Reading passage
* * * * * * * * *

Earlier this week, lawyers for a former Lafayette and Vermilion educator accused of trying to create child pornography filed a motion to have him undergo a psychological evaluation.
Yesterday, they withdrew the motion. The court records also show they tried to have the withdrawal sealed - but the judge unsealed it.
On Wednesday, the attorney for Jacob De La Paz filed a motion to have him transported from the St. Martin Parish jail where he's being held pending trial to a Lafayette clinical psychologist for an evaluation.
The evaluation, which is scheduled to last from 9:45 a.m. until 5 p.m., would be conducted next month, records show. But yesterday, another motion was filed to withdraw the original one, and it was filed under seal. Also yesterday, the judge granted the motion to withdraw - and ordered everything unsealed.
"IT IS ORDERED that the MOTION TO WITHDRAW (Rec. Doc. 30) is GRANTED," the judge's order states. "IT IS FURTHER ORDERED that the MOTION TO WITHDRAW is to be unsealed and that this Order be entered in the record unsealed."
The motion to withdraw does not provide any information as to why De La Paz wants to withdraw his request for a psychological evaluation.
De La Paz, who was a teacher in Vermilion Parish and at a Lafayette Catholic school, was indicted in May by a federal grand jury.

* * * * * * * * *

Given information

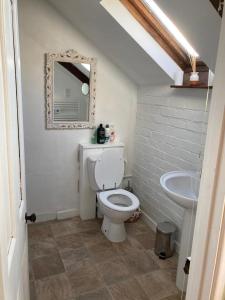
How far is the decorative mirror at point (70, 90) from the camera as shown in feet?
7.84

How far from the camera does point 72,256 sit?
2.21m

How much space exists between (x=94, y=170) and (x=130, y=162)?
2.23 feet

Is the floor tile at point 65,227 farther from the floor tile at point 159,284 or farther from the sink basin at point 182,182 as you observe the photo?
the sink basin at point 182,182

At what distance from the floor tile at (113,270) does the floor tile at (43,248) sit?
491 millimetres

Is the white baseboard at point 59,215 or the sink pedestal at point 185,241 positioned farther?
the white baseboard at point 59,215

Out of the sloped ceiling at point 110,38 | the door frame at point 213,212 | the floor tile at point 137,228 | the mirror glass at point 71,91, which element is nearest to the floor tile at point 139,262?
the floor tile at point 137,228

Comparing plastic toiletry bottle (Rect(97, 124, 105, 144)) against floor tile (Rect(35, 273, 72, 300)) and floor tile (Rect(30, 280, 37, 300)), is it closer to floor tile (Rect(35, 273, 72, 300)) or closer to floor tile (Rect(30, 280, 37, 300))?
floor tile (Rect(35, 273, 72, 300))

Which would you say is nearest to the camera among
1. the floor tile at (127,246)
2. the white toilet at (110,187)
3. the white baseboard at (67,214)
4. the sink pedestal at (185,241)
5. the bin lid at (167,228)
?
the sink pedestal at (185,241)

* * * * * * * * *

Tasks to carry out
**1)** Answer these about the news article about Jacob De La Paz:
(a) In which jail is De La Paz being held pending trial?
(b) What hours was the psychological evaluation scheduled to run?
(c) In what month was De La Paz indicted by a federal grand jury?
**2)** Write a continuation of the news article about Jacob De La Paz, starting after its final sentence.
The data have no connection to the news article about Jacob De La Paz.

Per-task answers
**1)**
(a) The St. Martin Parish jail.
(b) From 9:45 a.m. until 5 p.m.
(c) May.

**2)**
De La Paz was fired from his most recent teaching job, at St. Thomas More High School in Lafayette, after a video surfaced showing him saying sexually explicit things to someone he said he tutors.
As KATC investigates reported, De La Paz had previously been disciplined in Arkansas for inappropriate text messages to a student.
Despite that, he was hired in Vermilion Parish, and later by St. Thomas More High School.
Arkansas authorities never suspended his teaching certificate, but Louisiana did after he was booked on a federal hold. A complaint was filed against him, and he was ordered held without bond until a grand jury heard his case. After the grand jury returned the indictment, a judge ordered him held without bond until his trial, which currently is set for September 25.
If convicted, he faces a mandatory minimum 15 years in federal prison, with a maximum of 30 years.